Because I’m no longer the woman I was yesterday or even an hour ago.
His words come out in a whisper. “You are a fighter. I’ll give you that.” His lips inches away, he searches my eyes. “But you give too much for not enough. You trust too easily because you’ve been lonely your whole fucking life.”
“Says a lonely king to the lonely little girl.”
Our chests rise and fall collectively as we watch one another for long seconds.
For the first time in my life, I’m in the deep end and I no longer want to find my kick, all I want to do is drown…in my enemy. He’s the way. The only way.
And once I do this, there’s no going back.
It’s as if he senses my decision when he lifts a hand to wrap the hair at my nape around his fist and pulls, exposing my neck. His breath hits a second before his full, warm lips land on my shoulder lapping the droplets of water away. Greedy, he draws them into his mouth as I tamp down the whimper on my tongue.
Sn
ap the thread, Cecelia.
Leisurely, he moves across my collarbone drinking in more, savoring the water along my torso and down my stomach as angry tears threaten and I bite back a sob.

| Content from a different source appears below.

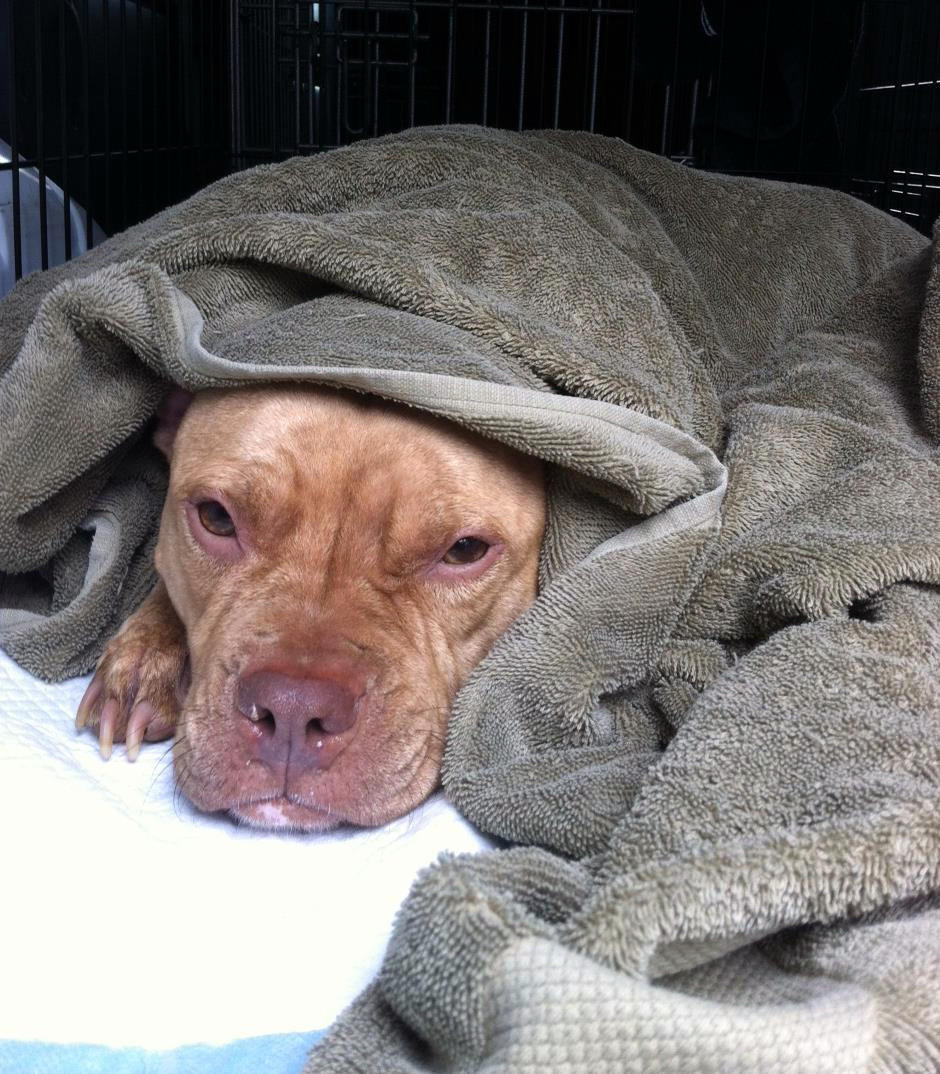 Sheba, a surrendered pit-bull-mix being treated for parvo, at Felines & Canines no-kill shelter in Chicago.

Determined to see this through, I sink my nails into his scalp as his hot mouth blazes a trail across my flesh. He devours, covering every inch in his path before he parts my thighs with his palms and begins licking at my core.
Fisting his hair, I cry out at the force in which he sucks, his thick locks tickling my thighs before his tongue darts out separating me, spearing my clit with precision. And with one sure swipe of his tongue, I go boneless, my back crashing into my dresser as I throw my head back and begin to ride his face.
“Damn you,” I pound his shoulders with open palms as his licks increase speed before he slips a probing finger into me. He eats me, his hunger fueled by my cries as I silently sag against my dresser, the knobs digging into my back. Soul aching, my desire for him consumes me as I begin to tremble uncontrollably. An orgasm threatens, and I deny myself, hating him, hating me, hating that nothing has ever felt so fucking good.
“Tu te retiens.” You’re fighting.
This much I understand.
He flicks his gaze up to mine as he works me with slick fingers. The sight of my wet heat coating his digits sets my blood on fire. “Je gagnerai.” I will win.
Lust overtakes me as he drags me down to the carpet spreading my thighs wide while he hovers above. Silent, he commands my eyes as he lowers his head and begins a second round of assault. With the beckoning of skilled fingers and one more long pull on my clit, I detonate in his mouth. He rims my pulsing core as he draws out every bit of my orgasm with the lap of his tongue.
Chest heaving, he releases me to pull off his jacket before he slowly starts to unbutton his shirt. Eyes piercing, he reaches back to pluck a condom from his wallet before he tosses it next to where my head lay on the carpet. I flick my gaze to where it sits, a clear threat of where this is going if I don’t stop it.